In conducting research for my most recent book, Raising Global Children, I interviewed hundreds of people. One particular group, college professors, expressed a great deal of concern over the level of language capabilities students were coming onto campus with as freshmen.
One of these was Dr. Jeffery W. Overby, a professor of business at Belmont University in Nashville, who said, “The lack of language education for American students before high school inhibits their ability to master a language and to appreciate other cultures through language learning. We wouldn’t consider sending students to college with only 2 years of math or history. Language should be treated the same — as a core subject beginning in elementary school.”
Many Americans today don’t study a foreign language, and those who do often move from one to the next in the hopes of finding one that’s easier to learn (I did this: Spanish to French to Italian to Polish to Mandarin), and others just give up because it takes a lot of time and effort. But it doesn’t have to be this way.
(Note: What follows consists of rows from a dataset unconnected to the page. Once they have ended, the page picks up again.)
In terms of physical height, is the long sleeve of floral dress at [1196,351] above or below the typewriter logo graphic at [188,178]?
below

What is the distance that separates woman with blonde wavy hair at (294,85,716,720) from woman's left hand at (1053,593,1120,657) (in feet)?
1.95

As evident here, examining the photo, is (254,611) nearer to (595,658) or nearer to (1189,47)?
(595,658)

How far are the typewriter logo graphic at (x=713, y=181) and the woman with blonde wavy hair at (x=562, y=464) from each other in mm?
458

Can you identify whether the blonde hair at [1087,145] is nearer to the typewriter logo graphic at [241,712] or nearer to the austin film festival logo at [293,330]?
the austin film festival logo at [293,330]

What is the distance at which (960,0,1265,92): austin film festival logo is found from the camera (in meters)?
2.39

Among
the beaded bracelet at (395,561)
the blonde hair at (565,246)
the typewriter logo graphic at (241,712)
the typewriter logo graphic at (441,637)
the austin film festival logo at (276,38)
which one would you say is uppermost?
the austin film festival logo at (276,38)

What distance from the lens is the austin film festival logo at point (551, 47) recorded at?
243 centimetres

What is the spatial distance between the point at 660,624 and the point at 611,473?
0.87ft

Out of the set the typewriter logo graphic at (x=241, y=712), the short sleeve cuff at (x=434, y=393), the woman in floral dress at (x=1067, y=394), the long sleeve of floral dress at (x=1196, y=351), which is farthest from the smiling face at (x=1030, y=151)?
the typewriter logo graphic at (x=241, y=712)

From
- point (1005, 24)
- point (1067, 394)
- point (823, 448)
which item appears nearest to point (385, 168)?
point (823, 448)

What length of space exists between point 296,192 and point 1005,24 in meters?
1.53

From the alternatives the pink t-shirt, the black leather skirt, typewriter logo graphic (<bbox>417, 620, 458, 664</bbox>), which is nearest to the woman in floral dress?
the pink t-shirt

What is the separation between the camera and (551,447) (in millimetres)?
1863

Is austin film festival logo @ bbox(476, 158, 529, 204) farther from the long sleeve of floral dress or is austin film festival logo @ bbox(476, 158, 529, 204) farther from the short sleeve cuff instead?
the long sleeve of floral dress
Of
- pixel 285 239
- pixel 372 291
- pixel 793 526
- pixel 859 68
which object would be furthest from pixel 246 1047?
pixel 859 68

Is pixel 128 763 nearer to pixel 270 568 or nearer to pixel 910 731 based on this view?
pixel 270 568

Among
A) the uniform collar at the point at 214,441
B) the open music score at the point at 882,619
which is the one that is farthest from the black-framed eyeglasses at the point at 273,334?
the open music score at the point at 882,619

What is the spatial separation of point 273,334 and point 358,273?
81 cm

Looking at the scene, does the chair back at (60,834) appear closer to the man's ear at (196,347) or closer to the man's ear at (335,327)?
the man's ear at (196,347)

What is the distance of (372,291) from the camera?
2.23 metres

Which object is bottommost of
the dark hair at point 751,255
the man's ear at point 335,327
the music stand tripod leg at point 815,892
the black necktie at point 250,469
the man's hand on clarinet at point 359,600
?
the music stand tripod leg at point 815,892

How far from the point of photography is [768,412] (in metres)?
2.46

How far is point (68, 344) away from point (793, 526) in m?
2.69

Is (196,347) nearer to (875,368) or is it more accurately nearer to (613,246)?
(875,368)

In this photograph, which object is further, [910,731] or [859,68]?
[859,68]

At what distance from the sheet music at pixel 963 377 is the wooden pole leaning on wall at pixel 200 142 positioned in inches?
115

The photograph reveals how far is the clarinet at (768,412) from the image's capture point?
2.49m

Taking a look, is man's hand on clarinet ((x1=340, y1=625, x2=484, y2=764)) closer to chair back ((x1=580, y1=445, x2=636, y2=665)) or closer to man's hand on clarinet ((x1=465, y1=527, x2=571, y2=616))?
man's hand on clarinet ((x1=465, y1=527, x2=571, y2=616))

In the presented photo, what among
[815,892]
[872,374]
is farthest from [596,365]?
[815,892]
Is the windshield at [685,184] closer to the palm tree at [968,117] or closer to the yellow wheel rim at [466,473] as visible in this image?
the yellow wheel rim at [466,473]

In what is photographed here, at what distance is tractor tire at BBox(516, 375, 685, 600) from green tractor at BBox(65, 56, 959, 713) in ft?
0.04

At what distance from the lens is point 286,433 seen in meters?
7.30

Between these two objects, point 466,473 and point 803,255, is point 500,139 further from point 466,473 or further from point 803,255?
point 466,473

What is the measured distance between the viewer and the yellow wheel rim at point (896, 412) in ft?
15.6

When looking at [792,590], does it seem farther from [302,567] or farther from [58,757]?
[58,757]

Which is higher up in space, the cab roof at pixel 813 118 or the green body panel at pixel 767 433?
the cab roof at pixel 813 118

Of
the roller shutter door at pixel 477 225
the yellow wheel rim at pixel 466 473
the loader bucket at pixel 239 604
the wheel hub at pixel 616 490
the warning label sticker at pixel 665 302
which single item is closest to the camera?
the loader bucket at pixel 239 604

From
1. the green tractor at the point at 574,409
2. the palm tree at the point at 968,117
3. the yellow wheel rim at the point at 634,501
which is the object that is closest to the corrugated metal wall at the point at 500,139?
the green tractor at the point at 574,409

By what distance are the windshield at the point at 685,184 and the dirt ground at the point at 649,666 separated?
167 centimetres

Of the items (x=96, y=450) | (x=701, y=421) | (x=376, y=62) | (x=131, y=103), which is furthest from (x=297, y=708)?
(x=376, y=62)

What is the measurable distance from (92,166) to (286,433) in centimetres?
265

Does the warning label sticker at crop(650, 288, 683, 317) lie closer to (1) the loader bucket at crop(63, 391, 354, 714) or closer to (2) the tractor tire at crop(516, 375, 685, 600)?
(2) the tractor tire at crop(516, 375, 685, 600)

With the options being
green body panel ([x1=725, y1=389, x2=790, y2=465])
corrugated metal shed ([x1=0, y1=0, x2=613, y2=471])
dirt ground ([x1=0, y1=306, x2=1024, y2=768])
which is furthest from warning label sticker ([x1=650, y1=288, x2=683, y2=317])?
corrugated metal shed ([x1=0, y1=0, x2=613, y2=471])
Requiring foreign language as part of the K-12 core curriculum will help more Americans become what so many others are around the world: proficient in a second language.
The term “proficiency” is used a great deal in the modern global world. We use it to describe our children’s competency in a foreign language both in the classroom and in a foreign country as they are able to read and interpret signs and menus in a language other than English. According to the American Council on the Teaching of Foreign Languages (ACTFL) Performance Descriptors for Language Learners, designed to reflect how language learners perform whether learning in classrooms, online, through independent project-based learning, or in blended environment:
Proficiency is the ability to use language in real world situations in a spontaneous interaction and non-rehearsed context and in a manner acceptable and appropriate to native speakers of the language. Proficiency demonstrates what a language user is able to do regardless of where, when or how the language was acquired. The demonstration is independent of how the language was learned; the context may or may not be familiar; the evaluation of proficiency is not limited to the content of a particular curriculum that has been taught or learned.
An assessment of proficiency determines if the language user provides sufficient evidence of all of the assessment criteria of a particular level according to the ACTFL Proficiency Guidelines. The individual must do everything expected at a level in a sustained fashion, that is, all of the time, in order to be rated at that level.
Testing for proficiency can be easily done through ACTFL’s Assessment of Performance Toward Proficiency in Languages (AAPPL). My daughters were tested in Spanish at the end of their eighth-grade year; they have been studying Spanish since Kindergarten. Their results, which were great, helped me understand very clearly where they each stood on the ACTFL proficiency scale. This is important because it takes many years to master a language and this test helps a parent see the continuous progress the child is making, even before they become proficient. I am confident they are well on their way to proficiency by the end of high school (as long as they keep studying).